WHAT THE TASK REQUIRES -> Please rewrite the records below, replacing "child's hand" with "kid's hand" wherever it occurs and leaving everything else the same.

DATA PROVIDED ->
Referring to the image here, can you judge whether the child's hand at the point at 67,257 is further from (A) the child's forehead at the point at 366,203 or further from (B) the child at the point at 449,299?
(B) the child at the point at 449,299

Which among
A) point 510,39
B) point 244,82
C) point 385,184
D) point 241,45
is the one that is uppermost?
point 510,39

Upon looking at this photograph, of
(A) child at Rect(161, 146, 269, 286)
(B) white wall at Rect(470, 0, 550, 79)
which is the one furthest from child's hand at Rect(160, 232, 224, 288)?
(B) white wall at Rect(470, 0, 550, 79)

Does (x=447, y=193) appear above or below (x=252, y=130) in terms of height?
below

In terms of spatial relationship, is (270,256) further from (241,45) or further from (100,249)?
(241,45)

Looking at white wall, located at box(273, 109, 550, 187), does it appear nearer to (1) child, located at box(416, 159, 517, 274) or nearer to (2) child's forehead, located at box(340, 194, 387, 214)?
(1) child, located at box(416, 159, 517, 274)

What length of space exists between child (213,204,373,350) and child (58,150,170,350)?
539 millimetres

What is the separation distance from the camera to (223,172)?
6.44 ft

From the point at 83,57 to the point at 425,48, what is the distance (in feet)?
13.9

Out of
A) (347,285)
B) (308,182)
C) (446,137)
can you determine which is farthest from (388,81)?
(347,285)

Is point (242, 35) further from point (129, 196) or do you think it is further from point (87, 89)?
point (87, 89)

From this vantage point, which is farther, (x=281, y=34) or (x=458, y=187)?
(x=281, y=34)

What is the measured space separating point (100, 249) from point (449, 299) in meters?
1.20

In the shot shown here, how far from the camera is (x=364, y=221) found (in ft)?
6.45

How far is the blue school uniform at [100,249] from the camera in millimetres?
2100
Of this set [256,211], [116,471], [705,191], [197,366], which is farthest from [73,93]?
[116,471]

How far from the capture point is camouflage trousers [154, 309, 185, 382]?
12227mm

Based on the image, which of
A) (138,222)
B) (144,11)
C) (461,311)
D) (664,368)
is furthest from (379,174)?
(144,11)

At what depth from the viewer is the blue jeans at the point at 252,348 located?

SOLUTION FOR THIS EXERCISE ->
Referring to the image here, can you judge whether the kid's hand at the point at 67,257 is further from (A) the child's forehead at the point at 366,203 or further from (B) the child at the point at 449,299?
(B) the child at the point at 449,299

Which among
A) point 510,39
B) point 244,82
C) point 385,184
D) point 241,45
is the one that is uppermost?
point 510,39

Upon looking at this photograph, of
(A) child at Rect(161, 146, 269, 286)
(B) white wall at Rect(470, 0, 550, 79)
which is the one furthest from kid's hand at Rect(160, 232, 224, 288)?
(B) white wall at Rect(470, 0, 550, 79)

Does (x=447, y=193) appear above or below (x=252, y=130) in terms of height?
below

In terms of spatial relationship, is (270,256) further from (241,45) or further from (100,249)?
(241,45)

Looking at white wall, located at box(273, 109, 550, 187), does it appear nearer to (1) child, located at box(416, 159, 517, 274) or nearer to (2) child's forehead, located at box(340, 194, 387, 214)?
(1) child, located at box(416, 159, 517, 274)

What length of space exists between child (213,204,373,350) and child (58,150,170,350)?
539 millimetres

What is the separation distance from the camera to (223,172)?
6.44 ft

From the point at 83,57 to the point at 425,48, what is the distance (in feet)?
13.9

Out of
A) (347,285)
B) (308,182)
C) (446,137)
can you determine which is farthest from (388,81)?
(347,285)

Is point (242, 35) further from point (129, 196) or do you think it is further from point (87, 89)?
point (87, 89)

From this vantage point, which is farther, (x=281, y=34) or (x=458, y=187)?
(x=281, y=34)

What is the measured space separating point (100, 249) from point (449, 299) in meters?
1.20

In the shot shown here, how far from the camera is (x=364, y=221) found (in ft)?
6.45

How far is the blue school uniform at [100,249] from the camera in millimetres?
2100
Of this set [256,211], [116,471], [705,191], [197,366], which is farthest from [73,93]?
[116,471]

How far from the capture point is camouflage trousers [154, 309, 185, 382]?
12227mm

Based on the image, which of
A) (138,222)
B) (144,11)
C) (461,311)
D) (664,368)
is furthest from (379,174)?
(144,11)

At what depth from the viewer is the blue jeans at the point at 252,348 located?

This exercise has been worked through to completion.